Source passage
==================================================

Thus began a conversation with my friend Rick King, noted gear hustler and owner of my favorite guitar shop on Earth: Tacoma’s Guitar Maniacs. Rick was describing the Roland tape echo he was bringing in for servicing; its flight case was marked “Ron Nevison,” and when Rick professed ignorance of the name, its previous owner huffily replied: “Dude, he produced Night Ranger!!!”

“Uh, wow!” said Rick.

As it turns out, Ron Nevison did more than produce Night Ranger, but more on that later.

The first time I walked into a “real” studio (cut to 1985 or so, and Geoff Turner’s basement in Glover Park), I was instantly drawn to the Tolex-clad box emitting a slithery hiss. This, of course, was a Roland Space Echo (likely in need of a tape replacement).

Even more interesting than the mechanics of the thing was its sound: A trippy, ghostly echo that could simulate deep space (at least a noisy version of it), or be cranked into a distorted and rather scary mass of feedback. I was hooked.

Even back then, the Roland had been out of production for some years, and was starting to show its age. These days, most of the original units are in fairly sad shape. The killer on these units is the DC motor / capstan which drives the tape. The bearings at the top and bottom of the capstan inevitably wear, and the motor has a harder and harder time maintaining speed.

Replacing the bearings isn’t particularly difficult (though finding replacements can be!). After that it’s mostly an issue of cleaning up the tape path, renewing lubrication and felt pads and the like. In the case of Rick’s Roland–one of the late-model and truly excellent sounding 555s–I went the distance and ended up replacing every electrolytic capacitor plus some other minor tuneup items.

Anyway, what piqued my (admittedly mild) interest in Ron Nevison was the note taped inside the unit:

I wrote my friend Steve Perrone, source of much obscure rock knowledge, to see if HE had heard of Ron Nevison. With no hesitation whatsoever, he replied:

“From the liner notes to Zeppelin’s Physical Graffiti, the song is “The Rover”:

‘….mixdown, Keith Harwood Olympic Studios/guitar lost courtesy of Nevison. Salvaged by the grace of Harwood.’

That’s where the trail ended, for me at least. As it turns out, the common denominator in Night Ranger, Heart and Led Zeppelin (besides Ron Nevison) is that I don’t really care for their music (preparing self for massive onslaught of internet-borne bile for that last one, I know).

However, I DO love restoring old audio gear, and this project was a blast!

On the Mic

Not much extra room in there!

It’s rare that a fixit job makes me feel like a rockstar, but this one made me feel invincible, for about an hour or so. A client brought in a pair of beautiful Sony C-57 tube mics for rehabilitation. As far as I can glean, they use some of the same components as their highly regarded C-37A, but in a slim sculpted housing reminiscent of the Shure 300 series of the mid-50s.

Because of the constricted environment, Sony used a miniature triode wired directly to the circuit board. This tube, the 6D-H3, is apparently impossible to find, so when one dies, the mic is essentially useless. This is exactly what had happened to one of the mics (the other was usable but noisy, which apparently was par for the course with this model). I despaired of finding a replacement tube, but I was heartened when I saw a messageboard post by David Royer (of Royer Labs fame) offering to try and fix a broken C-57 and see if he could retrofit a substitute tube. I dropped him a line and got to work on the power supplies and cables.

==================================================

Material

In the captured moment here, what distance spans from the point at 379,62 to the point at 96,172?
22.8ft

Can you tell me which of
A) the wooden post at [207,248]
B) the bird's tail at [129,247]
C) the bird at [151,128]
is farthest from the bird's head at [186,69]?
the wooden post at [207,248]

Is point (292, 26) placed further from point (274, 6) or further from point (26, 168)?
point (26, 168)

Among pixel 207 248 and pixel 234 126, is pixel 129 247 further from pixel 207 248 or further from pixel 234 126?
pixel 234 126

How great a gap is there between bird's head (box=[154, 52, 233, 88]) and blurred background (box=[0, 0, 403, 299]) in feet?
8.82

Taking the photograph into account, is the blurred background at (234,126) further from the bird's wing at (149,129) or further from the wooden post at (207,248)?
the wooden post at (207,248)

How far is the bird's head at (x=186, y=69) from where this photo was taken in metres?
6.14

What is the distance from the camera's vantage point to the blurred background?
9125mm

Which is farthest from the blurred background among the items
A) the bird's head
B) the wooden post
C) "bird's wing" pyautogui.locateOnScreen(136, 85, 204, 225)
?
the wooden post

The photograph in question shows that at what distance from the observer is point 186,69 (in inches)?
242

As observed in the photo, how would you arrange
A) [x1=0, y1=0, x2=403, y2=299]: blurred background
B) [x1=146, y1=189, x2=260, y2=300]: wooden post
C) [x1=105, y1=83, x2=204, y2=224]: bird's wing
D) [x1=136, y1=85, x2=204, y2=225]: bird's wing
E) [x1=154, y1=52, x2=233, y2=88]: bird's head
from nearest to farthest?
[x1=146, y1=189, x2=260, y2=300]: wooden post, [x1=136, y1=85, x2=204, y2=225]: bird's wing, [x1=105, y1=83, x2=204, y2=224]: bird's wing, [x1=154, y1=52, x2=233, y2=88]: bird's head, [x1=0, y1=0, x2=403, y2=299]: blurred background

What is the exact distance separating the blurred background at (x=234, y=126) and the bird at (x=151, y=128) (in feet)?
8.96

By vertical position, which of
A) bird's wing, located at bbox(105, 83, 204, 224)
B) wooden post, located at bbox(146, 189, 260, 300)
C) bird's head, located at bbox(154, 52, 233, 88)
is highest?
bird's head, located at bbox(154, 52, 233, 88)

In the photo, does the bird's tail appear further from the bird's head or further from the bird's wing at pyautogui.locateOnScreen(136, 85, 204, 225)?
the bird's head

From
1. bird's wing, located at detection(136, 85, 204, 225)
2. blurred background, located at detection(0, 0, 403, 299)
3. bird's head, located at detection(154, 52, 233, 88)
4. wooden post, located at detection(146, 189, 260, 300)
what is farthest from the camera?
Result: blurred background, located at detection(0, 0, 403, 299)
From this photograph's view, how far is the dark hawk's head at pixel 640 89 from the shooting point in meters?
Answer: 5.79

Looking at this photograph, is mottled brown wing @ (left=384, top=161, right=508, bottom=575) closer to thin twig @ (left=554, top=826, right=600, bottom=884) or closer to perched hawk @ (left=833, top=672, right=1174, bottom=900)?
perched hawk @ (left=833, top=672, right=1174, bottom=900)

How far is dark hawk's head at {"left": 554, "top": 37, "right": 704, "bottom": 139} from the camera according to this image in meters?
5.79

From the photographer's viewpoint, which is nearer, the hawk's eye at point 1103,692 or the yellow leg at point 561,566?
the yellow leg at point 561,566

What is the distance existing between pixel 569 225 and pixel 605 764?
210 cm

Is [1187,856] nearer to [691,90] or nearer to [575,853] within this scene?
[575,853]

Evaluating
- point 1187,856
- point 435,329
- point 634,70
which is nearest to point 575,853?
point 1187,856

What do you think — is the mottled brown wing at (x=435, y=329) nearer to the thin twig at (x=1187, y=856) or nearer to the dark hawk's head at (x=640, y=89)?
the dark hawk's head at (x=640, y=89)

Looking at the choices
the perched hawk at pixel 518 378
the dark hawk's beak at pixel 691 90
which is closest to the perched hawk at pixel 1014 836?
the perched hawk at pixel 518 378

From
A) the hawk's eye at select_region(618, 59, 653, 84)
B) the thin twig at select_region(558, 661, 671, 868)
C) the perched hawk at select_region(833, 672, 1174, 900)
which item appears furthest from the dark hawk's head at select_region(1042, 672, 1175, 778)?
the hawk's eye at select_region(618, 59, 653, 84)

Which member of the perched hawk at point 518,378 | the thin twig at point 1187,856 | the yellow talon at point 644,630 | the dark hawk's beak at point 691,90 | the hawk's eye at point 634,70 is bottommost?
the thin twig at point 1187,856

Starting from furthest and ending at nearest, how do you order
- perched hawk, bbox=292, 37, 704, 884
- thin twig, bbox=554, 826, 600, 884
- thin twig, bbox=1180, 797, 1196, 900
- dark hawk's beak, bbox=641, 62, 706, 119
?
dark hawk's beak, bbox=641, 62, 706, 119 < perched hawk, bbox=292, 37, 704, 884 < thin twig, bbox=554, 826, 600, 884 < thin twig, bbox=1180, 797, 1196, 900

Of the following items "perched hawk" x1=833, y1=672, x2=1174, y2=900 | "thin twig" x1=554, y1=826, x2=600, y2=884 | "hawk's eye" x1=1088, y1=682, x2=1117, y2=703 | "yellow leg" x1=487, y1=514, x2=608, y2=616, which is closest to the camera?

==================================================

Stated problem 1
Answer these questions from the gear repair text:
(a) What guitar shop does Rick King own?
(b) Which Roland model was Rick's tape echo?
(c) What miniature triode did Sony use in the C-57 mics?
Stated problem 2
Count the lines of the records that contain the word "left". Give only the number.
The text and the records are separate, unrelated material.

Task response 1
(a) Tacoma's Guitar Maniacs
(b) A late-model 555
(c) The 6D-H3

Task response 2
3